Les ténèbres de la mort peuvent être dissipées à jamais par la lumière de la vérité révélée. « Je suis la résurrection et la vie, a dit le Maître. Celui qui croit en moi vivra, quand même il serait mort ; et quiconque vit et croit en moi ne mourra jamais2. »

Cette assurance – oui, cette sainte confirmation – d’une vie au-delà du tombeau pourrait bien apporter la paix promise par le Sauveur quand il assura à ses disciples : « Je vous laisse la paix, je vous donne ma paix. Que votre cœur ne se trouble point, et ne s’alarme point3. »

Des ténèbres et de l’horreur du Calvaire est sortie la voix de l’Agneau disant : « Père, je remets mon esprit entre tes mains4. » Et les ténèbres n’ont plus été ténèbres, car il était avec son Père. Il était venu de Dieu et c’était auprès de lui qu’il était retourné. De même, ceux qui marchent avec Dieu au cours de leur pèlerinage terrestre savent par expérience qu’il n’abandonne pas ceux de ses enfants qui ont confiance en lui. Dans la nuit de la mort, sa présence sera « préférable à une lumière et plus sûre qu’un chemin connu5 ».

Sur le chemin de Damas, Saul eut la vision du Christ ressuscité et exalté. Plus tard, sous le nom de Paul, défenseur de la vérité et missionnaire impavide au service du Maître, il rendit témoignage du Seigneur ressuscité en déclarant aux saints de Corinthe : « Christ est mort pour nos péchés, selon les Ecritures…
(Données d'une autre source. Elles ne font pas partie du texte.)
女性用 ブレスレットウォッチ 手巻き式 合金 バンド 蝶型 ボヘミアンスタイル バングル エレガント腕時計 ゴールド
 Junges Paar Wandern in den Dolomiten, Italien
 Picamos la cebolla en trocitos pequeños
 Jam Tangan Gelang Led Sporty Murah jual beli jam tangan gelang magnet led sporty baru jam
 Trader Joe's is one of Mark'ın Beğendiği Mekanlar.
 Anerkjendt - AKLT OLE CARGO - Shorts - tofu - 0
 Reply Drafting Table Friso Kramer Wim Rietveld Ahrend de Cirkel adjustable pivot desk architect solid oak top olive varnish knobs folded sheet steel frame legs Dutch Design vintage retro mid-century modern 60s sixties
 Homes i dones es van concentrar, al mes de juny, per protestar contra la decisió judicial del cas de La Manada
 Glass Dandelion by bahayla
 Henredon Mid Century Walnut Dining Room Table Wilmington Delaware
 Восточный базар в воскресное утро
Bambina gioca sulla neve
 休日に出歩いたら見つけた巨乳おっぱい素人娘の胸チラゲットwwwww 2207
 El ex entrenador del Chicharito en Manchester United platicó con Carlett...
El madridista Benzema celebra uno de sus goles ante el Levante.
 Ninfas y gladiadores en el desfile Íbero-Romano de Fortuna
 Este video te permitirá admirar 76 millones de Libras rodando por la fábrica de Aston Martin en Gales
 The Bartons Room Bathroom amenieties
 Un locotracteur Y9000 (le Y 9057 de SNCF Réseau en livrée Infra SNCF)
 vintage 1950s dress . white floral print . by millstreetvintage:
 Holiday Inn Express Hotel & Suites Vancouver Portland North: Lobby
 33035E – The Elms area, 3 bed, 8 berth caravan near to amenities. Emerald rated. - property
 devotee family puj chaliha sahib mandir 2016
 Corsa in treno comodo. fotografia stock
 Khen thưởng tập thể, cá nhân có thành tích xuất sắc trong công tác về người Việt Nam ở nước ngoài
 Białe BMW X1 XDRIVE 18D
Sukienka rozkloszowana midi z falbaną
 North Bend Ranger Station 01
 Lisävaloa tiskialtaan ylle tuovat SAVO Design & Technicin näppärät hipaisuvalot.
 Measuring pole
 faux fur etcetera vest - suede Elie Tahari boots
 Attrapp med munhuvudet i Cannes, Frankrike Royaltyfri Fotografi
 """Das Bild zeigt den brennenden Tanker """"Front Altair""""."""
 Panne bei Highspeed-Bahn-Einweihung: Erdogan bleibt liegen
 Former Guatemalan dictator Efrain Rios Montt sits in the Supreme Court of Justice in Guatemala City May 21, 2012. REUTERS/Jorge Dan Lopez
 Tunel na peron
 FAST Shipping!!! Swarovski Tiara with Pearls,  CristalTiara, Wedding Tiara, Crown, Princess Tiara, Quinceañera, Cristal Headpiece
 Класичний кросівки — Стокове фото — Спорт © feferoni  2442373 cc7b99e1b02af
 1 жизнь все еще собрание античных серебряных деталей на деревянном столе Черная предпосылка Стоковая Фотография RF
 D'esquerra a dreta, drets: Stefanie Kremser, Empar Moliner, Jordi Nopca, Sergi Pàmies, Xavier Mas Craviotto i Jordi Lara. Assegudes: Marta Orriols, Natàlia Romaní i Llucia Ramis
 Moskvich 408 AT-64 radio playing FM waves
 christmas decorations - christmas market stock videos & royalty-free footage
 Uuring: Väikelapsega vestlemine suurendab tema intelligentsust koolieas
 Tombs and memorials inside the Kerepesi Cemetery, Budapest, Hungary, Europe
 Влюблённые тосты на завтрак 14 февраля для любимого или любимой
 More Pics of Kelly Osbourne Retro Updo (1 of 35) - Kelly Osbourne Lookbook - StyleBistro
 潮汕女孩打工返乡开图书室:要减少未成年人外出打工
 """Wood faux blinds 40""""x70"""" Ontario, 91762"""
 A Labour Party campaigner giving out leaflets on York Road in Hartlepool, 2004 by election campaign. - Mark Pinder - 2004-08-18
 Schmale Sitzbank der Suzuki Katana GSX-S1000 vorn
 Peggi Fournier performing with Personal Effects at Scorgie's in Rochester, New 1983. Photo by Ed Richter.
« Il a été enseveli, et… il est ressuscité le troisième jour, selon les Ecritures…

« Il est apparu à Céphas, puis aux douze.

« Ensuite, il est apparu à plus de cinq cents frères à la fois…

« Ensuite il est apparu à Jacques, puis à tous les apôtres.

« Après eux tous, il m’est aussi apparu6. »

Dans notre dispensation, ce même témoignage a été rendu hardiment par Joseph Smith, le prophète, quand il a affirmé avec Sidney Rigdon :

« Et maintenant, après les nombreux témoignages qui ont été rendus de lui, voici le témoignage, le dernier de tous, que nous rendons de lui: qu’il vit!

« Car nous le vîmes, et ce, à la droite de Dieu; et nous entendîmes la voix rendre témoignage qu’il est le Fils unique du Père;

« Que par lui, à travers lui et en lui, les mondes sont et furent créés, et que les habitants en sont des fils et des filles engendrés pour Dieu7. »

Telle est la connaissance qui soutient. Telle est la vérité qui réconforte. Telle est l’assurance qui guide hors de l’ombre et vers la lumière ceux qui sont écrasés par le chagrin. Elle est accessible à tous.

La vie est aussi fragile que la mort est certaine. Nous ne savons pas quand nous serons appelés à quitter cette existence. Je demande donc : « Que faisons-nous d’aujourd’hui ? » Si nous ne vivons que dans l’espoir de demain, nous aurons aujour- d’hui beaucoup d’hiers vides. Nous sommes-nous rendus coupables de dire : « J’envisage de faire quelques corrections de trajectoire dans ma vie. J’ai l’intention de faire le premier pas… demain ». Avec de tels raisonnements, demain n’arrivera jamais. Ce sont des demains qui se présentent rarement si nous ne faisons pas quelque chose pour cela aujourd’hui. Comme l’enseigne le cantique bien connu :

Il y a du travail tout autour de nous

Et beaucoup à réaliser.

Ne le négligez pas, «demain» ne dites pas,

Avant d’avoir essayé8.

Posons-nous les questions : « Ai-je fait du bien dans ce monde aujourd’hui ? Ai-je bien assisté mon prochain ? » Quelle recette pour le bonheur ! Quelle ordonnance pour avoir la satisfaction, la paix intérieure – avoir inspiré la reconnaissance chez un autre être humain.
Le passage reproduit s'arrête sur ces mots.